Nos Estados Unidos, a empresa tem testado diversas plataformas Romulus, incluindo uma variante de inteligência, vigilância e reconhecimento (ISR) e uma versão transportável por uma pessoa para tarefas de menor dimensão. Um Romulus muito maior, com 58 metros (190 pés), está actualmente em construção, e a HII pretende tê-lo na água e pronto para entrega até ao final de 2026.

Portchester deverá tornar-se uma plataforma de lançamento para demonstrar os USV Romulus à Royal Navy e a outros clientes europeus.

Green disse que o plano passa por trazer sistemas Romulus através do Atlântico para ensaios e demonstrações em águas britânicas.
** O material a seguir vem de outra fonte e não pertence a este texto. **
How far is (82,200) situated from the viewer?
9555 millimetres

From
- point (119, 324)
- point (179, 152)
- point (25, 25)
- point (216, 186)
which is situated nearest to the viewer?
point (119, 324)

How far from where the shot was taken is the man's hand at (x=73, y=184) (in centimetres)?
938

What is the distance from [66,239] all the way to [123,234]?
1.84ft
Assim, as marinhas europeias poderão observar como plataformas não tripuladas de superfície e subsuperfície poderão operar em conjunto em futuros grupos-tarefa.

Porque é que os sistemas não tripulados estão a atrair novo financiamento

O aumento dos orçamentos de defesa por toda a Europa encaixa directamente na estratégia da HII. Fotheringham descreveu “um interesse robusto” nas contramedidas de minas e um impulso mais amplo para capacidades não tripuladas. Para quem planeia a defesa, UUV e USV oferecem uma forma de aumentar a presença no mar sem expor mais marinheiros ao risco.
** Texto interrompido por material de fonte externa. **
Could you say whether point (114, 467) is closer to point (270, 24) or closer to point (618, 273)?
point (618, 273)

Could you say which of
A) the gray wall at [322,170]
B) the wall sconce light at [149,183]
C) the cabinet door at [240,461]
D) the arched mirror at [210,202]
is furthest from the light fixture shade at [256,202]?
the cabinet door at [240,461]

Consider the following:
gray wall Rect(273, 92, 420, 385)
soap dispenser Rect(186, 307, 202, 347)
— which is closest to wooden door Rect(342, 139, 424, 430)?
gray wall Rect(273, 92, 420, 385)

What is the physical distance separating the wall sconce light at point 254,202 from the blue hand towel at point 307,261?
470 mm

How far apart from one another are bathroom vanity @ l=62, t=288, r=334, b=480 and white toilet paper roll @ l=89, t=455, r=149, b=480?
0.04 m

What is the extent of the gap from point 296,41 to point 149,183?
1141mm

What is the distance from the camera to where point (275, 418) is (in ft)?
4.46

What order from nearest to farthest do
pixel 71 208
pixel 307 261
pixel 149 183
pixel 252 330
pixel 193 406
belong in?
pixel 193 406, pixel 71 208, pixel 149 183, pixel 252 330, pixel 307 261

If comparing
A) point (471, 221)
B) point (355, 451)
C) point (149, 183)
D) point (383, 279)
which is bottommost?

Na guerra de minas, um veículo não tripulado pode avançar à frente de uma força naval para varrer uma zona suspeita. Se detectar uma ameaça, o sistema pode assinalar a posição para neutralização posterior ou, com a carga útil adequada, neutralizá-la de forma directa. Isto liberta navios com tripulação para outras tarefas e reduz o risco para o pessoal.

Na segurança do fundo do mar, UUV podem efectuar patrulhas regulares ao longo de rotas de cabos ou em torno de infra-estruturas energéticas críticas, criando uma referência do que é “normal” debaixo de água. Qualquer alteração - um novo objecto, uma área de fundo marinho perturbada - fica assinalada para uma verificação mais detalhada.

Termos-chave: UUV, USV e contramedidas de minas

Para leitores menos familiarizados com a terminologia naval, alguns conceitos ajudam a enquadrar o tema:

  • Veículo subaquático não tripulado (UUV) – veículo robótico que opera abaixo da superfície sem tripulação. Pode ser pré-programado ou dirigido remotamente e, regra geral, transporta sonar e câmaras.
  • Veículo de superfície não tripulado (USV) – embarcação que navega à superfície sem tripulação a bordo, frequentemente usada em patrulha, vigilância ou como retransmissor de comunicações.
  • Contramedidas de minas – operações para detectar, classificar, identificar e neutralizar minas navais. Abrange desde a cartografia de áreas prováveis até à destruição física de engenhos explosivos.

Em termos práticos, uma marinha pode usar USV à superfície como nós de comunicação, enquanto UUV varrem o fundo marinho. Os dados de ambos são fundidos num navio de comando ou em terra, construindo uma imagem detalhada do ambiente subaquático.

Cenários futuros e riscos

Olhando para a frente, um cenário plausível para as marinhas europeias é um grupo-tarefa misto em águas contestadas: fragatas e navios de patrulha com tripulação a operar lado a lado com USV e UUV. Os meios não tripulados ficariam com as missões de maior risco - desminagem, reconhecimento de proximidade junto a costas hostis, ou inspecção de infra-estruturas críticas após actividade suspeita.

Esta abordagem traz vantagens claras, mas também desafios novos. As marinhas precisam de gerir grandes fluxos de dados provenientes de sistemas não tripulados, proteger ligações de comunicação contra interferência e intrusão cibernética, e garantir que comportamentos autónomos seguem regras acordadas para evitar acidentes ou identificação errada no mar.

A expansão da HII em Portchester sugere que estas questões deixaram de ser teóricas. Clientes europeus estão a investir, a encomendar mais unidades e a exigir suporte local. À medida que sensores e software evoluem, a fronteira entre o que um navio com tripulação faz e o que pode ser delegado a um robot continuará a deslocar-se - e estaleiros navais em ambos os lados do Atlântico estão a acelerar para acompanhar o ritmo.